## Goal of the exercise
Extract each record and reproduce it exactly.

## Records supplied
******************************

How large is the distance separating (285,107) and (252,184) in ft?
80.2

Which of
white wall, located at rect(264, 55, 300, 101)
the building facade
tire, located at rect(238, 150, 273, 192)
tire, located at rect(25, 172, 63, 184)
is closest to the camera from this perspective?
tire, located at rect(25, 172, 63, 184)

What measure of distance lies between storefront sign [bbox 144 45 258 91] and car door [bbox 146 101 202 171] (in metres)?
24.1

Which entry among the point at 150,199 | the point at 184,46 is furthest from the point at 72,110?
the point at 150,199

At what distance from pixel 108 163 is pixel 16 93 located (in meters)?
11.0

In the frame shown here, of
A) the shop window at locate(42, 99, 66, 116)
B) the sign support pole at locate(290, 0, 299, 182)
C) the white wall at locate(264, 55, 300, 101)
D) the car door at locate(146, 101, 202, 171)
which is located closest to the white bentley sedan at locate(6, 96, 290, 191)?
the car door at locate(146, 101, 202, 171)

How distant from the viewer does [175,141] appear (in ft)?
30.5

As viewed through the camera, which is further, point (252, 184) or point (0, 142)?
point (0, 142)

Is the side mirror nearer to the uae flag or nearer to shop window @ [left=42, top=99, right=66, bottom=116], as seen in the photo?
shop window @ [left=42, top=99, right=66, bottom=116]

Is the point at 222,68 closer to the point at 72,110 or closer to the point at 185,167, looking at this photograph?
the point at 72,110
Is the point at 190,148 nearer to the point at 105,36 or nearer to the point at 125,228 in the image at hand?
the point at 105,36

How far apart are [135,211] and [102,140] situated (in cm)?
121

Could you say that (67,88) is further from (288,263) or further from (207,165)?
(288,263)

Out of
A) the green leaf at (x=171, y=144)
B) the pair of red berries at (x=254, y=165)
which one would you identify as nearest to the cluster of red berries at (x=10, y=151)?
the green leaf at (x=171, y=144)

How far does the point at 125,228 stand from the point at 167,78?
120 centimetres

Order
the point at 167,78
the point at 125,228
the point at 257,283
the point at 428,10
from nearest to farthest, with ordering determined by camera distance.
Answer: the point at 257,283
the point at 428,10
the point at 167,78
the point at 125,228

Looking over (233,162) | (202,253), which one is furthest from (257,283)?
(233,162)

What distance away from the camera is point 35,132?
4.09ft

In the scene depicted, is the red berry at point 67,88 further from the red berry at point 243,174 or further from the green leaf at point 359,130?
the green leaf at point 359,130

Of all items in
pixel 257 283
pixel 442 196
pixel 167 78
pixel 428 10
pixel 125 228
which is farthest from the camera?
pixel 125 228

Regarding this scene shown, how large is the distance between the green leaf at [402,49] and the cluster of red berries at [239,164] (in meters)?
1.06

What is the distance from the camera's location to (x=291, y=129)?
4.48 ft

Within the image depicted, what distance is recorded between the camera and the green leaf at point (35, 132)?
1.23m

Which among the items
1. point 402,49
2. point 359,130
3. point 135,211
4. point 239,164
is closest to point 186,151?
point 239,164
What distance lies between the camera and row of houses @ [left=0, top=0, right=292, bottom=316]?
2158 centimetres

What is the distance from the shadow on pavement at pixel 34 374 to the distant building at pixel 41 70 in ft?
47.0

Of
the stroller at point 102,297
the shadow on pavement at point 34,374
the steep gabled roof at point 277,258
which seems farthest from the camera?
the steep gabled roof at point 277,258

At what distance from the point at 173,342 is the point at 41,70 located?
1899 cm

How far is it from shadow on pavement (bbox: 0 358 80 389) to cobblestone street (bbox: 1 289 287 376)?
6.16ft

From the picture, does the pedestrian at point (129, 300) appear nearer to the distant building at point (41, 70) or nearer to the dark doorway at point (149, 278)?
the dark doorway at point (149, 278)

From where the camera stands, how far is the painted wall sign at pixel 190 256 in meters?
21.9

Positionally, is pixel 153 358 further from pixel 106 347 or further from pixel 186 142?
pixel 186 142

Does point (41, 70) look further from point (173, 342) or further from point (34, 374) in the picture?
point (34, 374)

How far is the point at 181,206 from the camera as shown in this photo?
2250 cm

******************************

## Complete response
How large is the distance separating (285,107) and (252,184) in ft?
80.2

Which of
white wall, located at rect(264, 55, 300, 101)
the building facade
tire, located at rect(238, 150, 273, 192)
tire, located at rect(25, 172, 63, 184)
is closest to the camera from this perspective?
tire, located at rect(25, 172, 63, 184)

What measure of distance lies between storefront sign [bbox 144 45 258 91] and car door [bbox 146 101 202 171] (in metres)?
24.1

Which entry among the point at 150,199 | the point at 184,46 is furthest from the point at 72,110?
the point at 150,199

At what distance from pixel 108 163 is pixel 16 93 located (in meters)?
11.0

In the frame shown here, of
A) the shop window at locate(42, 99, 66, 116)
B) the sign support pole at locate(290, 0, 299, 182)
C) the white wall at locate(264, 55, 300, 101)
D) the car door at locate(146, 101, 202, 171)
which is located closest to the white bentley sedan at locate(6, 96, 290, 191)?
the car door at locate(146, 101, 202, 171)

How distant from the viewer does [175,141] appear (in ft)?
30.5

As viewed through the camera, which is further, point (252, 184) or point (0, 142)?
point (0, 142)

Is the side mirror nearer to the uae flag or nearer to shop window @ [left=42, top=99, right=66, bottom=116], as seen in the photo?
shop window @ [left=42, top=99, right=66, bottom=116]

Is the point at 222,68 closer to the point at 72,110 or closer to the point at 185,167, looking at this photograph?
the point at 72,110
Is the point at 190,148 nearer to the point at 105,36 or nearer to the point at 125,228 in the image at hand?
the point at 105,36

How far apart are [135,211] and [102,140] situated (in cm)?
121

Could you say that (67,88) is further from (288,263) or further from (207,165)?
(288,263)

Out of
A) the green leaf at (x=171, y=144)
B) the pair of red berries at (x=254, y=165)
which one would you identify as nearest to the cluster of red berries at (x=10, y=151)?
the green leaf at (x=171, y=144)

How far does the point at 125,228 stand from the point at 167,78?
120 centimetres

Order
the point at 167,78
the point at 125,228
the point at 257,283
the point at 428,10
from nearest to farthest, with ordering determined by camera distance.
Answer: the point at 257,283
the point at 428,10
the point at 167,78
the point at 125,228

Looking over (233,162) | (202,253), which one is furthest from (257,283)?
(233,162)

What distance away from the camera is point 35,132?
4.09ft

In the scene depicted, is the red berry at point 67,88 further from the red berry at point 243,174 or further from the green leaf at point 359,130?
the green leaf at point 359,130

Of all items in
pixel 257 283
pixel 442 196
pixel 167 78
pixel 428 10
pixel 125 228
which is farthest from the camera?
pixel 125 228

Regarding this scene shown, how large is the distance between the green leaf at [402,49] and the cluster of red berries at [239,164] (in meters)?
1.06

What is the distance from the camera's location to (x=291, y=129)?
4.48 ft

Within the image depicted, what distance is recorded between the camera and the green leaf at point (35, 132)?
1.23m

Which among the items
1. point 402,49
2. point 359,130
3. point 135,211
4. point 239,164
is closest to point 186,151?
point 239,164
What distance lies between the camera and row of houses @ [left=0, top=0, right=292, bottom=316]?
2158 centimetres

What is the distance from the shadow on pavement at pixel 34 374 to the distant building at pixel 41 70 in ft?
47.0

Of
the stroller at point 102,297
the shadow on pavement at point 34,374
the steep gabled roof at point 277,258
which seems farthest from the camera?
the steep gabled roof at point 277,258

At what distance from the point at 173,342 is the point at 41,70 located?
1899 cm

How far is it from shadow on pavement (bbox: 0 358 80 389) to cobblestone street (bbox: 1 289 287 376)?
6.16ft

From the picture, does the pedestrian at point (129, 300) appear nearer to the distant building at point (41, 70) or nearer to the dark doorway at point (149, 278)?
the dark doorway at point (149, 278)

From where the camera stands, how far is the painted wall sign at pixel 190 256 in meters?
21.9

Positionally, is pixel 153 358 further from pixel 106 347 or further from pixel 186 142?
pixel 186 142

Does point (41, 70) look further from point (173, 342) or further from point (34, 374) in the picture?
point (34, 374)

How far is the point at 181,206 from the camera as shown in this photo?
2250 cm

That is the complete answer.